If we remember the application of the LSJL method using the dumbbells, I would suggest actually something very similar. We take a large, rather blunt heavy instrument, and apply a sliding force to the region of the lower leg/tibia in the epiphysis region, which would be close to the physis (growth plate).

While the rate/frequency of the rubbing has not been determined or optimized yet, I propose that the rubbing action of say a heavy, large surfaced dumbbell would be effective enough to possibly strip some of the periosteum level cells and possibly cause some increased growth.

What I have been thinking is to use a type of chisel that one finds from woodworking like a fishtail chisel wurlhich can evenly and accurately reach a more uniform compressive load action on the bone area.

kneeThe area to rub in the knee region is right on the bone area above where the growth plate would be located. Refer to the picture to the left where the arrow is point at. We would be wanting to rub and try to get the periosteum in the bone area above it.

The action I would suggest is to go with a scrapping or up and down motion on the bone above the tibial physis but the motion should be performed across the entire bone region.

If the study “A PROCEDURE FOR STIMULATION OF LONGITUDINAL GROWTH OF BONE” done on rabbits can be translated to humans even slightly, this method for increased longitudinal growth in growing children should work.

However it might be a better idea to move away from sharp tools that might have been traditionally for woodworking purposes and go with even the hard, but large area edge of a textbook to get the same type of movement and stimulating effect.

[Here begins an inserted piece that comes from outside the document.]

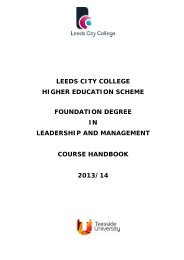 Course Handbook FdA Leadership and Management 2013-14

Interesting, this idea was also proposed in the Book “School Of Height” which I had briefly talked about in the previous post “The School Of Height By A.S. Palko Book Arrived, Thanks Kazlina“, but the idea was instead to rub the knee or joint regions with a certain type of material.

 

What loads are generated on the bone during typical exercise?

The generation of loads in excess of the osteogenic threshold by physical movement.

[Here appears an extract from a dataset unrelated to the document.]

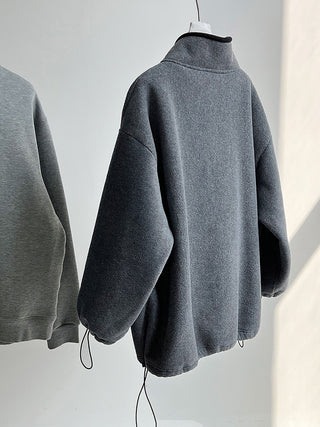 Oversized Zip-Up Fleece Jacket with High Neck & Adjustable Hem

“stresses in bones in excess of the osteogenic threshold will stimulate bone growth; however, protocols for the generation of these stresses had not been established. Two trial movements were examined in the study: the plié and a movement requiring the subject to move a leg sequentially to 45° displaced positions – the star excursion balance test. Using inverse dynamics and an optimisation approach, the loads in the muscles crossing the hip and knee joints and the corresponding joint contact forces were calculated. It was found that the osteogenic threshold was exceeded in both these trials identifying them as suitable exercises in the maintenance of bone health. In the order of increasing bone load at the hip, and hence increasing bone growth stimulation, are the following demi plié, star excursion balance test with maximum reach criterion, grande plié and star excursion balance test with maximum speed criterion. In the order of increasing bone load at the knee are demi plié, grande plié, star excursion balance test with maximum reach criterion and star excursion balance test with maximum speed criterion. However, due to the high loads encountered, these exercises are not recommended for subjects with advanced osteoporosis although the boundary between therapeutic bone loading leading to increase in bone mineral density and loads capable of causing fracture is unclear.”

“BMD fracture thresholds:110 mg/cm^3 in the distal femur and 70 mg/cm^3 in the proximal tibia”

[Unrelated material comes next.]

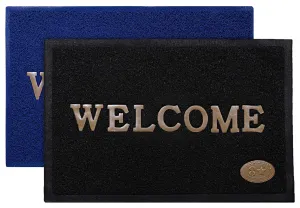 Kuber Industries Rubber Super Absorbent Outdoor Welcome MAT– Non-Slip Net Backing,Heavy Duty,Waterproof,Easy Clean for Entry,Dust Trapper,Eco-Friendly (Blue & Black)-Pack of 2-KUBMART15391,Standard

“threshold of stress at which bone growth is stimulated corresponding to a stress of approximately 20MPa, which for a bone’s Young’s modulus of 20 GPa is 1000me.”

“As the lever arm at which the muscles act at the joint is typically relatively small compared to the segment length to which they are attached, the loads in the muscles and hence the compressive forces in the joint and bone can be very large”

“during a quasi-static rise from a deep squat, the tibio-femoral joint forces were 5.5–6.6 times the body weight.”

“a hip joint contact force of 2.38 times body weight occurred while walking at 4 km/h, 2.51 times body weight during stair ascent and 2.60 times body weight during stair descent.”

The star excursiion balance test generated a force around 6 times bodyweight in the knee.